À moins d’une semaine d’intervalle, Québec a fermé la porte à deux solutions réclamées par de nombreux commentateurs et experts pour lutter contre la pandémie de COVID-19.

Il y a deux semaines, c’était l’idée d’installer des purificateurs d’air dans les écoles qui était rejetée par les autorités.

La semaine dernière, c’est le déploiement à grande échelle de tests rapides qui a été écarté.

Dans ces deux cas, l’Ontario a pris les décisions inverses. La province voisine a débloqué des fonds dès l’automne pour installer des purificateurs d’air dans les écoles. Et elle vient d’annoncer qu’elle déploiera jusqu’à 300 000 tests rapides par semaine sur les lieux de travail, dans les écoles et dans les foyers pour personnes âgées.

Qui a raison et qui a tort ? Bien malin qui peut le dire. Le fait que des approches aussi opposées aient été prises par les deux provinces montre bien que les enjeux sont complexes et que les solutions le sont aussi. Ces questions, malheureusement, ne se tranchent pas en 280 caractères sur Twitter.

Mais ces deux cas mettent en lumière une différence d’approche entre le Québec et l’Ontario.

L’Ontario a décidé de déployer des armes imparfaites contre le virus. Le Québec, lui, a opté pour étudier minutieusement chacune d’entre elles avant de décider de ne pas les utiliser (ou, dans le cas des tests rapides, d’en circonscrire grandement l’usage).

Les décisions du gouvernement Legault ont été prises sur la base d’avis d’experts. On ne le lui reprochera évidemment pas. Ces rapports, publics, permettent de comprendre les raisonnements qui sous-tendent les décisions. Cela donne une base pour discuter rationnellement des choix effectués. C’est à saluer.

Le hic, c’est que dans chaque cas, ces avis ont mis un temps fou à arriver. Dès l’été dernier, des questions étaient posées sur la qualité de l’air dans les écoles.
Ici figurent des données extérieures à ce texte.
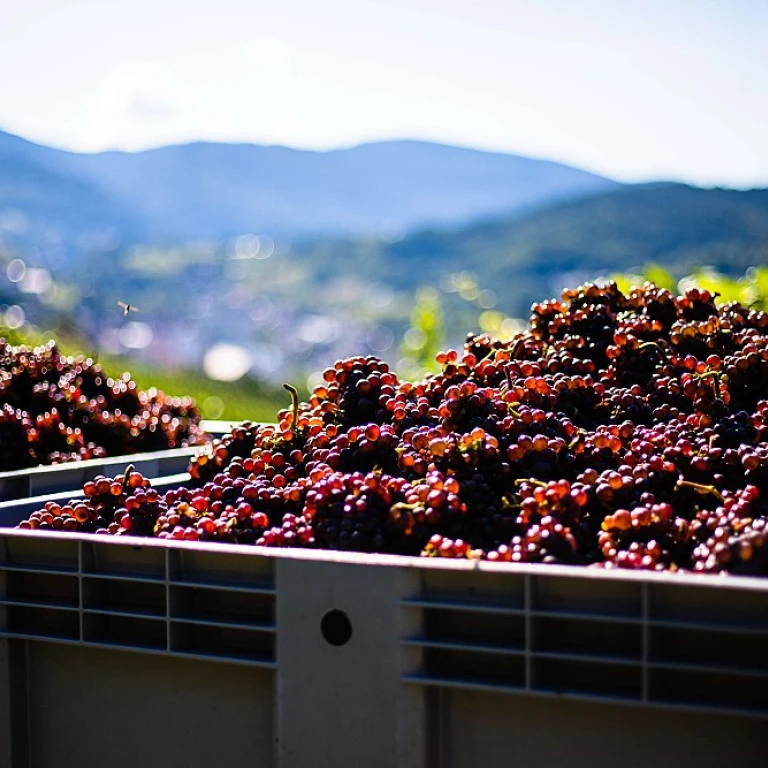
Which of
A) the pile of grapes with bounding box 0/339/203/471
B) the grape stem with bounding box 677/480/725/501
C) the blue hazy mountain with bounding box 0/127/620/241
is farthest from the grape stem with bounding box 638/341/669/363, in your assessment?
the blue hazy mountain with bounding box 0/127/620/241

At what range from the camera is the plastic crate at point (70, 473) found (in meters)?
2.31

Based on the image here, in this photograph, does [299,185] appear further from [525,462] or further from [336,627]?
[336,627]

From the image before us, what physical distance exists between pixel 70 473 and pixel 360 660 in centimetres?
129

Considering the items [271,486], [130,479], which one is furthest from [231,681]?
[130,479]

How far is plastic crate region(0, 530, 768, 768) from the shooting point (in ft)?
4.07

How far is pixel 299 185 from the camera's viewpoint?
81312 millimetres

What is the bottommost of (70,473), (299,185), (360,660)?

Le rapport là-dessus a été déposé… en janvier.

Il a aussi fallu plusieurs mois pour que le Québec se prononce sur les tests rapides. Procéder avec « prudence » – le mot revient six fois dans le rapport sur les tests rapides –, c’est bien dans des circonstances normales. Sauf que nous ne sommes pas dans des circonstances normales. Nous sommes en situation d’urgence.

« Avec cette logique, nous n’aurions pas de vaccin actuellement », souligne le DDavid Juncker, professeur au centre de génomique de l’Université McGill. Le DJuncker incite à « prendre des décisions avec des informations partielles et bouger » en temps de crise.

PHOTO ALAIN ROBERGE, ARCHIVES LA PRESSE

« L’Ontario a décidé de déployer des armes imparfaites contre le virus. Le Québec, lui, a opté pour étudier minutieusement chacune d’entre elles avant de décider de ne pas les utiliser (ou, dans le cas des tests rapides, d’en circonscrire grandement l’usage) », souligne notre chroniqueur.

Nous avons tous en tête l’exemple du masque, où le Québec, comme d’autres territoires, a d’abord insisté sur les aspects négatifs du couvre-visage (pénuries possibles, faux sentiment de sécurité, possibilité qu’il soit mal porté) avant de faire volte-face. Du temps précieux a été perdu.

Or, il semble que la même logique frileuse ait été suivie pour les purificateurs d’air et les tests rapides. Les risques de les déployer, s’ils existent bel et bien, ne sont pourtant pas aussi critiques que ceux entourant la vaccination, par exemple.

Évidemment, dans ces deux cas, les rapports d’experts sauvent la mise. Ils ne recommandent pas le déploiement de ces solutions à grande échelle. Mais demandons-nous un instant ce qui serait arrivé si ces mêmes experts avaient tiré les conclusions inverses et recommandé l’emploi de ces technologies. On aurait conclu que Québec a tardé en ne profitant pas des vacances scolaires pour installer les purificateurs dans les classes et en laissant dormir dans des tiroirs pendant de précieuses semaines les tests rapides envoyés par Ottawa.

François Legault était probablement donc très soulagé de voir les recommandations négatives des deux rapports. On a parié sur l’inaction et, selon les experts québécois, on a gagné. La comparaison avec l’Ontario nous permettra peut-être de vérifier si ce verdict se confirme dans le temps. En attendant, gardons en tête que ces paris remportés cachent un risque : celui qu’on a pris à attendre de tout savoir pour décider.